**EXERCISE TASK:**
Express each line of the material below as a string in a JSON list, with one string per line. Skip blank lines and leave the pictures out.

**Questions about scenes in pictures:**
-- begin --

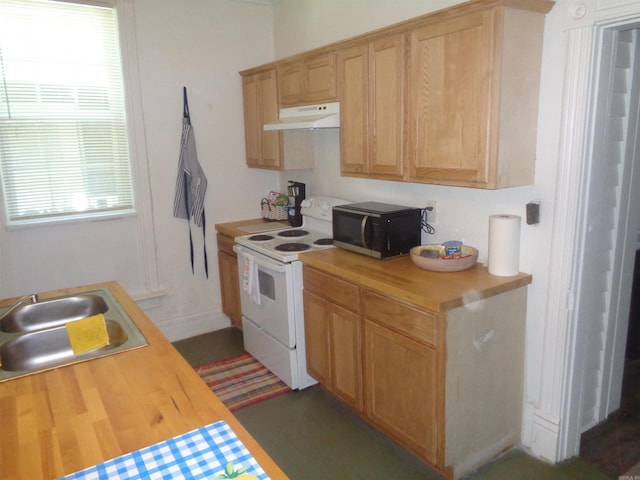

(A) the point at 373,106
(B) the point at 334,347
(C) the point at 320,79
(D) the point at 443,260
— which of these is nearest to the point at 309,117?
(C) the point at 320,79

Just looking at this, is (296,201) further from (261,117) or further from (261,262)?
(261,262)

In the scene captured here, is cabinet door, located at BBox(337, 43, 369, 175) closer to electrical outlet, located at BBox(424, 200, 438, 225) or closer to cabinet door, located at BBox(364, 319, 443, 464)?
electrical outlet, located at BBox(424, 200, 438, 225)

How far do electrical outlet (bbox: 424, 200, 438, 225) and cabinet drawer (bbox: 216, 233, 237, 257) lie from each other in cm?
164

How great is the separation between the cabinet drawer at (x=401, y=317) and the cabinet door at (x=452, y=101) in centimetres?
63

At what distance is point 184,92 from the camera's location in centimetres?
374

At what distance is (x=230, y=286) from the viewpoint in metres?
3.94

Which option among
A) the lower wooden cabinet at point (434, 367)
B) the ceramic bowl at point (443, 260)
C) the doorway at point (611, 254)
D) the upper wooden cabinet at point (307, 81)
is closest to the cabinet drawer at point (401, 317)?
the lower wooden cabinet at point (434, 367)

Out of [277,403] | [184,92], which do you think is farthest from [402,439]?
[184,92]

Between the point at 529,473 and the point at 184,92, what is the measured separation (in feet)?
11.2

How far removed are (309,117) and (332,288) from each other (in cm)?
115

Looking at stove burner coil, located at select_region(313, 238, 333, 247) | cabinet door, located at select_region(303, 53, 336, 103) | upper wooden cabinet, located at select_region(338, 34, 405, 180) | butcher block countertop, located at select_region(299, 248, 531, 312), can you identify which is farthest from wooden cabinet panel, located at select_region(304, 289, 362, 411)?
cabinet door, located at select_region(303, 53, 336, 103)

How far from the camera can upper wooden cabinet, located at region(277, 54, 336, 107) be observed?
2.93m

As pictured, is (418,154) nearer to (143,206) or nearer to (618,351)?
(618,351)

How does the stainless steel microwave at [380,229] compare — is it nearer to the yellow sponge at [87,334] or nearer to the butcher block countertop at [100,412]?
the butcher block countertop at [100,412]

-- end --

**SOLUTION TO THE PROBLEM:**
[
  "(A) the point at 373,106",
  "(B) the point at 334,347",
  "(C) the point at 320,79",
  "(D) the point at 443,260",
  "— which of these is nearest to the point at 309,117?",
  "(C) the point at 320,79",
  "Just looking at this, is (296,201) further from (261,117) or further from (261,262)?",
  "(261,262)",
  "In the scene captured here, is cabinet door, located at BBox(337, 43, 369, 175) closer to electrical outlet, located at BBox(424, 200, 438, 225) or closer to cabinet door, located at BBox(364, 319, 443, 464)?",
  "electrical outlet, located at BBox(424, 200, 438, 225)",
  "How far do electrical outlet (bbox: 424, 200, 438, 225) and cabinet drawer (bbox: 216, 233, 237, 257) lie from each other in cm?",
  "164",
  "How great is the separation between the cabinet drawer at (x=401, y=317) and the cabinet door at (x=452, y=101) in centimetres?",
  "63",
  "At what distance is point 184,92 from the camera's location in centimetres?",
  "374",
  "At what distance is (x=230, y=286) from the viewpoint in metres?",
  "3.94",
  "Which option among",
  "A) the lower wooden cabinet at point (434, 367)",
  "B) the ceramic bowl at point (443, 260)",
  "C) the doorway at point (611, 254)",
  "D) the upper wooden cabinet at point (307, 81)",
  "is closest to the cabinet drawer at point (401, 317)?",
  "the lower wooden cabinet at point (434, 367)",
  "Out of [277,403] | [184,92], which do you think is farthest from [402,439]?",
  "[184,92]",
  "Between the point at 529,473 and the point at 184,92, what is the measured separation (in feet)?",
  "11.2",
  "How far removed are (309,117) and (332,288) from each other (in cm)?",
  "115",
  "Looking at stove burner coil, located at select_region(313, 238, 333, 247) | cabinet door, located at select_region(303, 53, 336, 103) | upper wooden cabinet, located at select_region(338, 34, 405, 180) | butcher block countertop, located at select_region(299, 248, 531, 312), can you identify which is farthest from wooden cabinet panel, located at select_region(304, 289, 362, 411)?",
  "cabinet door, located at select_region(303, 53, 336, 103)",
  "How far from the camera can upper wooden cabinet, located at region(277, 54, 336, 107) be observed?",
  "2.93m",
  "As pictured, is (418,154) nearer to (143,206) or nearer to (618,351)?",
  "(618,351)",
  "How does the stainless steel microwave at [380,229] compare — is it nearer to the yellow sponge at [87,334] or nearer to the butcher block countertop at [100,412]?",
  "the butcher block countertop at [100,412]"
]